‘People are people’

Priscilla from Rochester wrote an insightful comment after Wednesday’s Catch about my trauma over seeing what everyone else sees all the time about me: the back of my bald head. Hers involves the way she used to see her family’s struggle with Alzheimer’s as different from other families in the same situation until she stopped to put herself in their shoes and realize how similar they were.

“My Mother had Alzheimer’s Disease,” she wrote. “When my brother and I first started to look into placing her in a nursing home, we would come away saying ‘Mom’s not like those people, she’s different, we can’t put her in there.’ When we finally had to place her in a home, I would see other families come in and look at my mother, and I knew they were thinking: ‘My mom is not like her.’ What I didn’t see in ‘those people’ was the wonderful, gifted, loving person they once were. I know that because those family members didn’t see my wonderful, gifted, loving mother either.”
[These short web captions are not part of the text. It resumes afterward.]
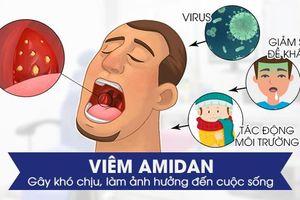 Lựa chọn địa chỉ cắt amidan được rất nhiều người bệnh quan tâm
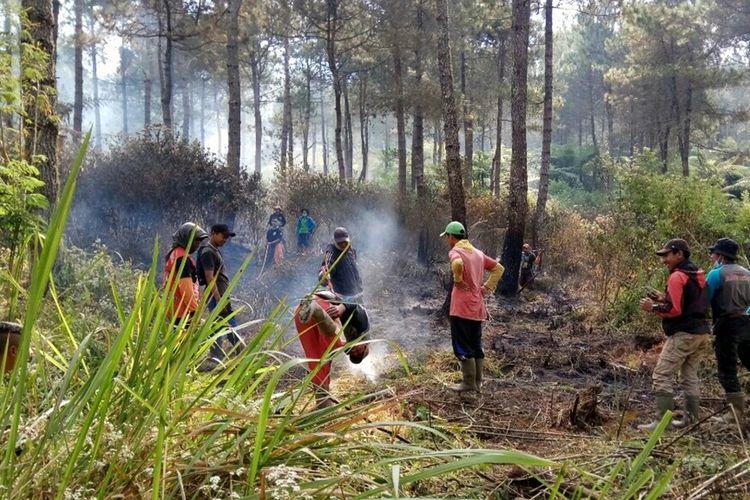 Sedikitnya satu hektar kawasan hutan pinus di lereng timur Gunung Slamet, Jawa Tengah, ludes terbakar, Rabu (11/9/2019) siang.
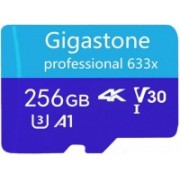 gigastone 256GB Blue 256 GB SD Card Class 10 90 MB/s Memory Card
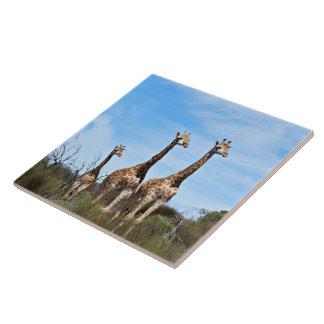 Giraffe Family On Grassy Hilltop Tile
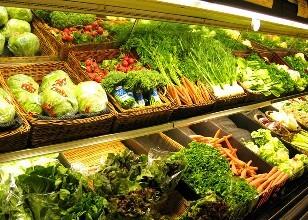吉林省菜价季节性小幅上升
When you come down to it, we are all more similar than we are different.

An article in the front page of Monday’s Los Angeles Times carried a similar message. “People are people,” remarked Stuart Perlman who paints homeless people on Venice Beach in southern California (where my son is a cop, by the way). “We’re all them, and they’re all us. We’re all one thin line from being traumatized and homeless.” (“Palette tinged with pathos” by Martha Groves, LA Times, June 11, 2012.)

Stuart pays $20 to have a homeless person sit for a portrait. In return, he gives them an 8×10 version of their painting and always brings some healthy food to share with them. In the process, he hears the stories behind the faces he paints, and incorporates what he hears into the images he paints.

Image the perspective we would have if we took the time to paint the faces of the people around us. Then we would be forced to hear their stories, and in doing so, we would find out what both Stuart and Priscilla found out: We are all more similar than we are different.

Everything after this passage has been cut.